Source passage ::
· · · · · · ·

BinaryOperator *FoundBO = digRecurrence(TV, BOWithConstOpToMatch);
BinaryOperator *AltBO = digRecurrence(FV, BOWithConstOpToMatch);
if (!FoundBO || FoundBO != AltBO)
return false;
if (BOWithConstOpToMatch != Instruction::BinaryOpsEnd && !ExtraConst) {
LLVM_DEBUG(dbgs() << "HashRecognize: Unable to match single BinaryOp "
"with constant in conditional recurrence\n");
return false;
}
BO = FoundBO;
Start = FoundStart;
Step = FoundStep;
return true;
}
return false;
}
/// Iterates over all the phis in \p LoopLatch, and attempts to extract a
/// Conditional Recurrence and an optional Simple Recurrence.
static std::optional<std::pair<RecurrenceInfo, RecurrenceInfo>>
getRecurrences(BasicBlock *LoopLatch, const PHINode *IndVar, const Loop &L) {
auto Phis = LoopLatch->phis();
unsigned NumPhis = std::distance(Phis.begin(), Phis.end());
if (NumPhis != 2 && NumPhis != 3)
return {};
RecurrenceInfo SimpleRecurrence(L);
RecurrenceInfo ConditionalRecurrence(L);
for (PHINode &P : Phis) {
if (&P == IndVar)
continue;
if (!SimpleRecurrence)
SimpleRecurrence.matchSimpleRecurrence(&P);
if (!ConditionalRecurrence)
ConditionalRecurrence.matchConditionalRecurrence(
&P, Instruction::BinaryOps::Xor);
}
if (NumPhis == 3 && (!SimpleRecurrence || !ConditionalRecurrence))
return {};
return std::make_pair(SimpleRecurrence, ConditionalRecurrence);
}
PolynomialInfo::PolynomialInfo(unsigned TripCount, Value *LHS, const APInt &RHS,
Value *ComputedValue, bool ByteOrderSwapped,
Value *LHSAux)

· · · · · · ·

Data section ::
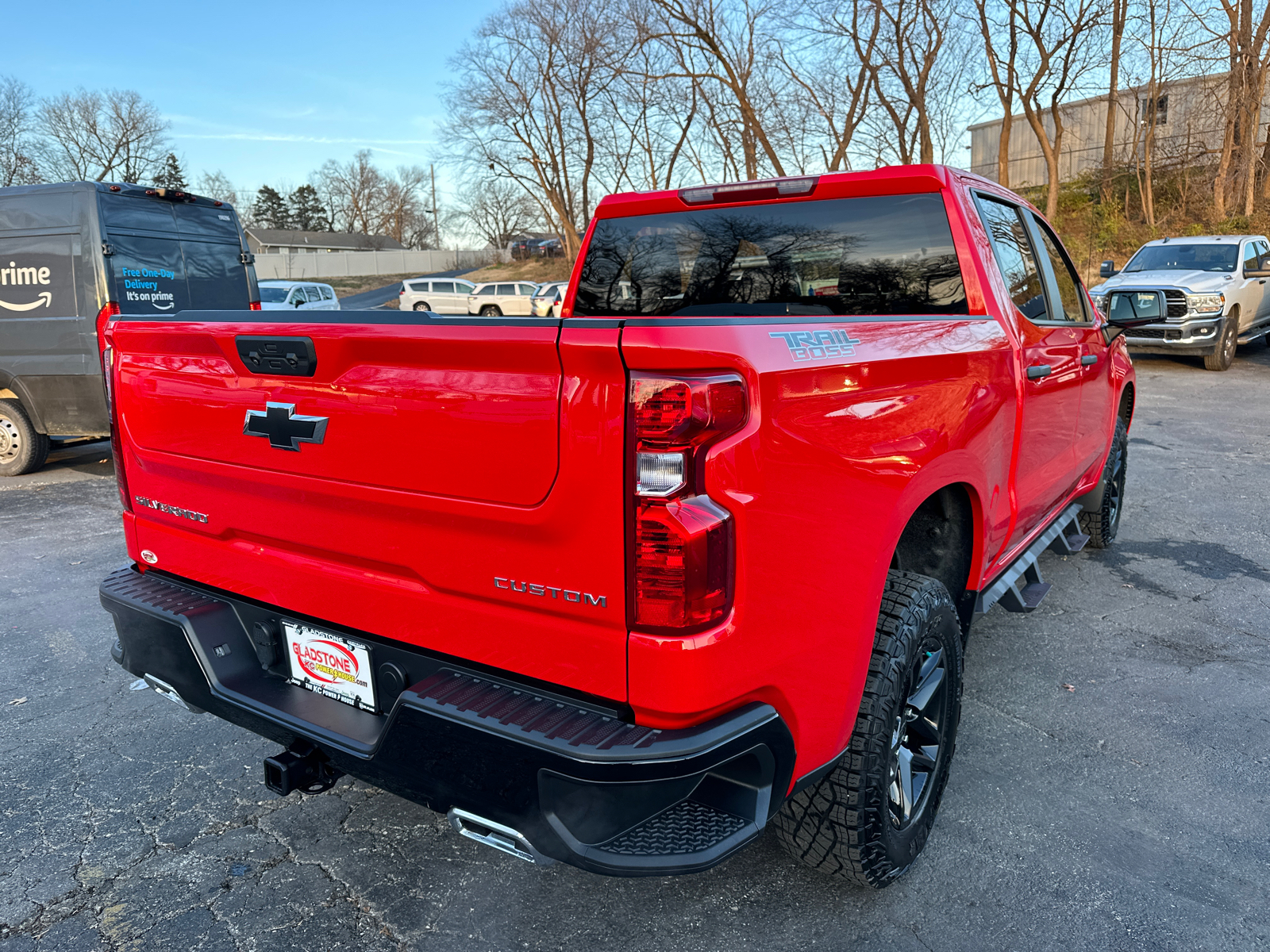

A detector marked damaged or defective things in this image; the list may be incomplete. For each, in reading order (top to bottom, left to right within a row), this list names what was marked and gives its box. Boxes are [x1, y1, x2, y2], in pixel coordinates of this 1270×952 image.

· · · · · · ·

Problems and tasks ::
• 1. Reproduce the part of the code excerpt that begins with the words containing "SimpleRecurrence.matchSimpleRecurrence(&P);" and ends with "Value *LHSAux)".
• 2. Answer the following questions about the code excerpt:
(a) In getRecurrences, what is returned when NumPhis is neither 2 nor 3?
(b) Which binary operation is passed to matchConditionalRecurrence?
(c) What is the name and type of the first parameter of the PolynomialInfo constructor?

Solution list ::
• 1.
SimpleRecurrence.matchSimpleRecurrence(&P);
if (!ConditionalRecurrence)
ConditionalRecurrence.matchConditionalRecurrence(
&P, Instruction::BinaryOps::Xor);
}
if (NumPhis == 3 && (!SimpleRecurrence || !ConditionalRecurrence))
return {};
return std::make_pair(SimpleRecurrence, ConditionalRecurrence);
}
PolynomialInfo::PolynomialInfo(unsigned TripCount, Value *LHS, const APInt &RHS,
Value *ComputedValue, bool ByteOrderSwapped,
Value *LHSAux)

• 2.
(a) It returns {}.
(b) Instruction::BinaryOps::Xor.
(c) TripCount, of type unsigned.